Data provided

■ ■ ■

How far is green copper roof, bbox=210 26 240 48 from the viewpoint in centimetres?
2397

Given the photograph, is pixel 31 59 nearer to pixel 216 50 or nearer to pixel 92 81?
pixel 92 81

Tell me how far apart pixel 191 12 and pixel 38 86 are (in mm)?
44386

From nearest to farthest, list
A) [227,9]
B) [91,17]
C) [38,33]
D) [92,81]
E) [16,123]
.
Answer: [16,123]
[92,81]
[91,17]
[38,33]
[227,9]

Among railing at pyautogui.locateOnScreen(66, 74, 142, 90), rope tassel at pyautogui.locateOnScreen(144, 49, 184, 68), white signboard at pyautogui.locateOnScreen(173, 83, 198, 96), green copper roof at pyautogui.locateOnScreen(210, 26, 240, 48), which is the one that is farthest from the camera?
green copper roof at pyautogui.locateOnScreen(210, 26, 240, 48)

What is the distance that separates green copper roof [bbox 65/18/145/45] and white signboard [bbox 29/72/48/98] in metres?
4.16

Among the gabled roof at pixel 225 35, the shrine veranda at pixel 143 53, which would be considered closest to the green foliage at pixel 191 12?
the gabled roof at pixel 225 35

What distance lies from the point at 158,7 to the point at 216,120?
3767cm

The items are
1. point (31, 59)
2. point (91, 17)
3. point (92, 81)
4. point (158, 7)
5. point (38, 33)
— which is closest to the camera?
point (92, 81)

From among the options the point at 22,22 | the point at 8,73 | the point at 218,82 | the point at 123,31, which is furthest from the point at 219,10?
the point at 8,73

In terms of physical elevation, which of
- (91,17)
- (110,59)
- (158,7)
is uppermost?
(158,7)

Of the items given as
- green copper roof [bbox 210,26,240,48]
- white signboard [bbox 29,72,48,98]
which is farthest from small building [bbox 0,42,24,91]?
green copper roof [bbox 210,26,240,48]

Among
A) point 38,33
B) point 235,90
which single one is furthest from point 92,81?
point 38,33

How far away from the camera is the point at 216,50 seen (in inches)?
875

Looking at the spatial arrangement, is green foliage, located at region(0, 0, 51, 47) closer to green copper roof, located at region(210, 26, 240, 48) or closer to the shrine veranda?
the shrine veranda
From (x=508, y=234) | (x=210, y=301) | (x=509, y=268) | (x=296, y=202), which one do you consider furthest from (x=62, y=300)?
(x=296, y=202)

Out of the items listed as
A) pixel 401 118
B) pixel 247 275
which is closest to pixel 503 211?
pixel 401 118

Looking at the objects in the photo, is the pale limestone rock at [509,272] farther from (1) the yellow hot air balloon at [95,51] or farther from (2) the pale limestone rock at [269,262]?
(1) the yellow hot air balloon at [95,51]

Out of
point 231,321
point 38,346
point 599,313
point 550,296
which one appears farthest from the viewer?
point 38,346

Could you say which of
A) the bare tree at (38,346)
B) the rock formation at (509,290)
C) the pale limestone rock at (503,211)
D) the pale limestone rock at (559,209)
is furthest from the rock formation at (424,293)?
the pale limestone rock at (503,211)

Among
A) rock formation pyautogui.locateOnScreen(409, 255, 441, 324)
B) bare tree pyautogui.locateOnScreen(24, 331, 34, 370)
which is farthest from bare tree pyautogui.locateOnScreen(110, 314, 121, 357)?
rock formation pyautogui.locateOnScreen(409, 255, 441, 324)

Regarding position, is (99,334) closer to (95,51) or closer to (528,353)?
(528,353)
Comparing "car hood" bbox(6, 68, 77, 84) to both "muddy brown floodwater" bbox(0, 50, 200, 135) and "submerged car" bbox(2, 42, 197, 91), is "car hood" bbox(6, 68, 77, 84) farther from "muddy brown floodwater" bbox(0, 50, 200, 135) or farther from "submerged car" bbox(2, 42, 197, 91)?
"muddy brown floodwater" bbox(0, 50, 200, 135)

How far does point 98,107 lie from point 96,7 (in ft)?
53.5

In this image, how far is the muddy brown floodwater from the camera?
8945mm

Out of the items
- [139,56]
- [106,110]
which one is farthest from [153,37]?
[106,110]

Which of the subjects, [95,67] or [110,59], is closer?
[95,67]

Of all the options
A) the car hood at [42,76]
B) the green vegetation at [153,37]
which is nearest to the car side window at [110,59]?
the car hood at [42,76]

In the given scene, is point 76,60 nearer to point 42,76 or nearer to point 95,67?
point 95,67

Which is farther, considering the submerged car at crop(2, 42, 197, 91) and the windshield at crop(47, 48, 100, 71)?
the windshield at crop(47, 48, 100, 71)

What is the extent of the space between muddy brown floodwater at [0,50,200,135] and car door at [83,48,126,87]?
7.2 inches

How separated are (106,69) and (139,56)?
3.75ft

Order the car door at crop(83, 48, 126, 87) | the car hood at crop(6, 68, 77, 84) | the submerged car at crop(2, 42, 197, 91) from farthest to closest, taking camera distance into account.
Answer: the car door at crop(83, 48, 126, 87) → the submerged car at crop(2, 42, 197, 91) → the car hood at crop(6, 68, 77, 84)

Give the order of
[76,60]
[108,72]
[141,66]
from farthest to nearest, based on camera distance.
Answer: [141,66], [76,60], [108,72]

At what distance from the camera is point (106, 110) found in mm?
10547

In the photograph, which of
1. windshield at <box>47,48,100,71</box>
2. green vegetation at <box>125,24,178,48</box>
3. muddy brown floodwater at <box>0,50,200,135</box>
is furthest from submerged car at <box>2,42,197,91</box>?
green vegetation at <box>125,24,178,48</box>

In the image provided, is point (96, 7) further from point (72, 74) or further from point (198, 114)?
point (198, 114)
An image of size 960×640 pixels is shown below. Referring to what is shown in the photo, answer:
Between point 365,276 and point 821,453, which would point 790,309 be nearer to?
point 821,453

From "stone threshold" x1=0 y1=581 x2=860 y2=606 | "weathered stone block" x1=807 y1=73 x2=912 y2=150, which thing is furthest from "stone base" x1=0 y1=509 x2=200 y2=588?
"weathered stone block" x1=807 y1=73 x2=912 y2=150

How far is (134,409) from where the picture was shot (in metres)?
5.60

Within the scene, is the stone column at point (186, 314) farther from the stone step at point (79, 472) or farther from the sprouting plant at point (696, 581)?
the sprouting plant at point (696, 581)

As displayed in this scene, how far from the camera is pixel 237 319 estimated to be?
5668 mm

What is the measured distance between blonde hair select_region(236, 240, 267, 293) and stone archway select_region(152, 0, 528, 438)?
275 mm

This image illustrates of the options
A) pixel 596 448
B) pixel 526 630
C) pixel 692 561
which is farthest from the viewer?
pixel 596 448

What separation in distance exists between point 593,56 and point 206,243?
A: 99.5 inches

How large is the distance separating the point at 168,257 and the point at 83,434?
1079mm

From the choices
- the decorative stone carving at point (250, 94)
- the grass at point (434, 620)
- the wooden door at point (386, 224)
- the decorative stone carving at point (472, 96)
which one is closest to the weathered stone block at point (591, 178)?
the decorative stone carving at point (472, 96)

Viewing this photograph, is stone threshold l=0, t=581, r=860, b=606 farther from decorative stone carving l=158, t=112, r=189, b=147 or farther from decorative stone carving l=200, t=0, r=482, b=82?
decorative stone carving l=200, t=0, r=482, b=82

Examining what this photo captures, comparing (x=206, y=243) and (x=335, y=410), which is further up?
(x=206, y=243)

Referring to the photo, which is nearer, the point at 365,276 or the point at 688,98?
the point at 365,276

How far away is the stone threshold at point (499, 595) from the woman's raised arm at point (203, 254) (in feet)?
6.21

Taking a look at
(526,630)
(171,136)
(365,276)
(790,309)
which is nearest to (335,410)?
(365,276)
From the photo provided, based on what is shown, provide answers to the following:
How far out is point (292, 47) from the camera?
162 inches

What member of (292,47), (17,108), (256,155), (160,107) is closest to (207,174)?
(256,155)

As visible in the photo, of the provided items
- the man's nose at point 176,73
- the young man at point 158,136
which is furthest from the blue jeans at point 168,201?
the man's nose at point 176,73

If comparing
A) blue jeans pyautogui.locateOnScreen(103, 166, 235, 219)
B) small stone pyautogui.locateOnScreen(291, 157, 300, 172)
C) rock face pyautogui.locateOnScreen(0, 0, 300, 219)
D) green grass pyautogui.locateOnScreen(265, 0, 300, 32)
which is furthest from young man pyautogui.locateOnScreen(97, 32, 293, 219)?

■ ■ ■

Short task
Starting from the line containing "Taking a look at", repeat each line through the end of the entries, exactly.

Written solution
Taking a look at
(526,630)
(171,136)
(365,276)
(790,309)
which is nearest to (335,410)?
(365,276)
From the photo provided, based on what is shown, provide answers to the following:
How far out is point (292, 47) from the camera?
162 inches

What member of (292,47), (17,108), (256,155), (160,107) is closest to (207,174)?
(256,155)

As visible in the photo, of the provided items
- the man's nose at point 176,73
- the young man at point 158,136
which is furthest from the blue jeans at point 168,201?
the man's nose at point 176,73

If comparing
A) blue jeans pyautogui.locateOnScreen(103, 166, 235, 219)
B) small stone pyautogui.locateOnScreen(291, 157, 300, 172)
C) rock face pyautogui.locateOnScreen(0, 0, 300, 219)
D) green grass pyautogui.locateOnScreen(265, 0, 300, 32)
which is furthest from young man pyautogui.locateOnScreen(97, 32, 293, 219)?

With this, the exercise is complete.